Text shown -
◆ ◆ ◆
Especially bad if you run Linux

Posted May 17, 2010 20:01 UTC (Mon) by JoeBuck (guest, #2330) [Link] (2 responses)

The big gotcha is the supported languages string, which depends on the particular language support packs you have installed. Once you take out a few of these that you don't use, you make it likely that you have a near-unique configuration.

Firefox reveals way too many details in the HTTP headers.

Especially bad if you run Linux

Posted May 17, 2010 20:52 UTC (Mon) by nix (subscriber, #2304) [Link]

The big gotcha is the supported languages string, which depends on the particular language support packs you have installed. Once you take out a few of these that you don't use, you make it likely that you have a near-unique configuration.
Those of us who only speak one language (or a few, common ones) can just remove *all* language packs other than the ones we speak. I doubt a supported-languages string with only one or two entries is going to be terribly unique :)

(hey, an advantage to monoglottism! but a tiny one.)

Especially bad if you run Linux

Posted May 17, 2010 22:05 UTC (Mon) by spaetz (guest, #32870) [Link]

Nope, not language was the most revealing. Both the combination of installed plugins and available system fonts on my (pretty much stock) Ubuntu firefox was considered as unique among all current entries !

How about randomising HTTP_ACCEPT and User agent?

Posted May 17, 2010 20:16 UTC (Mon) by coriordan (guest, #7544) [Link] (7 responses)

Randomising most of HTTP_ACCEPT and User agent would totally fix this problem, right? Or at least, it should for those of us with javascript turned off by default (using noscript makes this pretty convenient).

A handful of things should stay the same, such as browser name, the major version number of the browser, and your main language preferences, but I guess the rest could change per-site by selecting random values from lists of valid values.

Anyone know of a plugin (for any browser) that does this?

How about randomising HTTP_ACCEPT and User agent?

Posted May 17, 2010 20:37 UTC (Mon) by saffroy (guest, #43999) [Link] (2 responses)

Well the User Agent Switcher extention for Firefox does help a bit here.

The real problem however is that information such as your web browser's ID, plugins or supported languages is often used by the web server to alter the actual content served to you (eg. to send you text in your language, or work around bugs in your browser), so there are limits to how much one wants to mess with that.

How about randomising HTTP_ACCEPT and User agent?

Posted May 17, 2010 22:30 UTC (Mon) by coriordan (guest, #7544) [Link]

I've installed User Agent Switcher just now. I don't think it's going to be of any use, since I won't manually switch my User_agent each time I browse to a new site, but it's free software, and that code would surely be a good starting for implementing what I was talking about.

How about randomising HTTP_ACCEPT and User agent?

Posted May 17, 2010 23:52 UTC (Mon) by jrn (subscriber, #64214) [Link]

> The real problem however is that information such as your web browser's ID, plugins or supported languages is often used by the web server to alter the actual content served to you (eg. to send you text in your language, or work around bugs in your browser), so there are limits to how much one wants to mess with that.
◆ ◆ ◆
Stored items
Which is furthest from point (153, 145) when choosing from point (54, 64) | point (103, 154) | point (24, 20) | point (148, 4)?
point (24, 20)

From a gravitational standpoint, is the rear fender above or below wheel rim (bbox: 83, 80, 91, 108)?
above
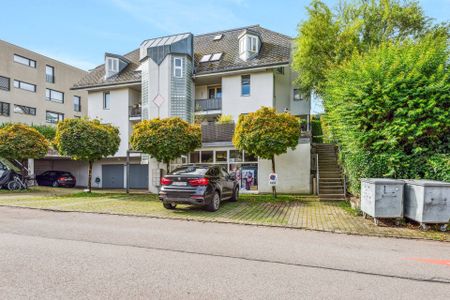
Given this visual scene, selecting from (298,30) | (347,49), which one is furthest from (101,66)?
(347,49)

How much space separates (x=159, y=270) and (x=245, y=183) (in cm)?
1325

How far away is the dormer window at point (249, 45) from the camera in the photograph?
22.4 meters

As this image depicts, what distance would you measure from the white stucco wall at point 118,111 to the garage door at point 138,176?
◆ ◆ ◆
Stated problem 1 - Please transcribe the stretch of the listing from the line containing "How much space" through the end of the listing.
Stated problem 2 - Pick up the discussion about browser fingerprinting from the point where it stops and keep it going.
The discussion about browser fingerprinting and the listing come from unrelated sources.

Exercise result 1 -
How much space separates (x=159, y=270) and (x=245, y=183) (in cm)?
1325

How far away is the dormer window at point (249, 45) from the camera in the photograph?
22.4 meters

As this image depicts, what distance would you measure from the white stucco wall at point 118,111 to the garage door at point 138,176?

Exercise result 2 -
In practice, that is much less of a problem than it would seem to be. I have been browsing with ‘chromium-browser --user-agent="Mozilla/8.0"’ for a few months now, and I only ran into a few problems:

. Gmail requires ?nocheckbrowser at the end of the URL or it will not use ajaxy features

. Old versions of http://www.bad-behavior.ioerror.us/ deny access to some pages. So far, every webmaster I have mentioned this to has been happy to have the reminder to upgrade.

. Facebook appears to use Content-disposition: attachment or something for its front page, rendering it inaccessible.

That’s all. I would be happy to see more people doing this, since if sites use sane behavior by default, that means one less barrier to entry for new browsers and should make it easier to change the behavior of existing browsers.

How about randomising HTTP_ACCEPT and User agent?

Posted May 17, 2010 20:41 UTC (Mon) by JoeBuck (guest, #2330) [Link] (3 responses)

This isn't a good idea. There's a balance to be struck.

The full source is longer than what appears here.